The purpose of autoRead is more precise rate control, and Netty will register read events for us if it is turned on. When the read event is registered, Netty will read the data from the channel if the network is readable. If autoread is turned off, then Netty will not register read events.
This way, even if the other side sends data over, the read event will not be triggered and thus no data will be read from the channel. When the recv_buffer is full, no more data will be received.
Set high and low water level
High and low water levels are used in conjunction with isWritable later
Add the channel.isWritable() judgment
isActive() also needs to be added to channel.isWrite() to determine if the channel is available. isActive only ensures that the connection is active, while isWrite determines if the connection is writable.
isWritable can be used to control the ChannelOutboundBuffer from expanding indefinitely. The mechanism is to use the set channel high and low water levels to make a determination.
Modified and then tested and sent to 27W times without reporting an error.
Analysis of solution ideas
The general Netty data processing flow is as follows: the read data is handed over to the business thread for processing and then sent out (the whole process is asynchronous), Netty adds a ChannelOutboundBuffer between the business layer and the socket in order to improve the network throughput.
When channel.write is called, all the data written is not actually written to the socket, but to the ChannelOutboundBuffer first, and only when channel.flush is called is it actually written to the socket. Because there is a buffer in the middle, there is a rate match, and this buffer is still unbounded (chained), that is, if you do not control the speed of channel.write, there will be a lot of data piled up in this buffer, and if you encounter the socket can not write data (isActive judgment is invalid at this time) or write is slow.

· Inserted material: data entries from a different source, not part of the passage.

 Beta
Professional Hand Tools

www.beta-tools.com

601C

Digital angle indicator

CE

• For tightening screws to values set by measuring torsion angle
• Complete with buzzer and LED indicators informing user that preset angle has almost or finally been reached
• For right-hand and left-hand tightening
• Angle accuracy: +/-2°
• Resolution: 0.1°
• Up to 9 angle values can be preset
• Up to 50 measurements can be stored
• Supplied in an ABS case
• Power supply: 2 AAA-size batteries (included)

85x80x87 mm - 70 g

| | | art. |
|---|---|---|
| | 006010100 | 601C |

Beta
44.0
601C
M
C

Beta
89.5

The likely result is to run out of resources, and if the ChannelOutboundBuffer is a
DirectByteBuffer, this will make the problem even more difficult to troubleshoot.
The process can be abstracted as follows.
From the above analysis, we can see that step one is written too fast (too fast to process) or the data is not sent downstream can cause problems, which is actually a rate matching problem.
Netty source code description
Above high water level
When the capacity of ChannelOutboundBuffer exceeds the high water level setting threshold, isWritable() returns false, sets channelUnwritable, and triggers fireChannelWritabilityChanged().
Lower than low water level
When the capacity of ChannelOutboundBuffer falls below the low water level setting threshold, isWritable() returns true, setting the channel writable and triggering fireChannelWritabilityChanged().
When the capacity of ChannelOutboundBuffer exceeds the high water level setting threshold, isWritable() returns false, indicating that the messages are creating a buildup and the write speed needs to be reduced.
When the capacity of ChannelOutboundBuffer is below the low water level threshold, isWritable() returns true, indicating that there are too few messages and the write speed needs to be increased. After the above three steps were modified, the problem was observed on the deployment line for six months without occurrence.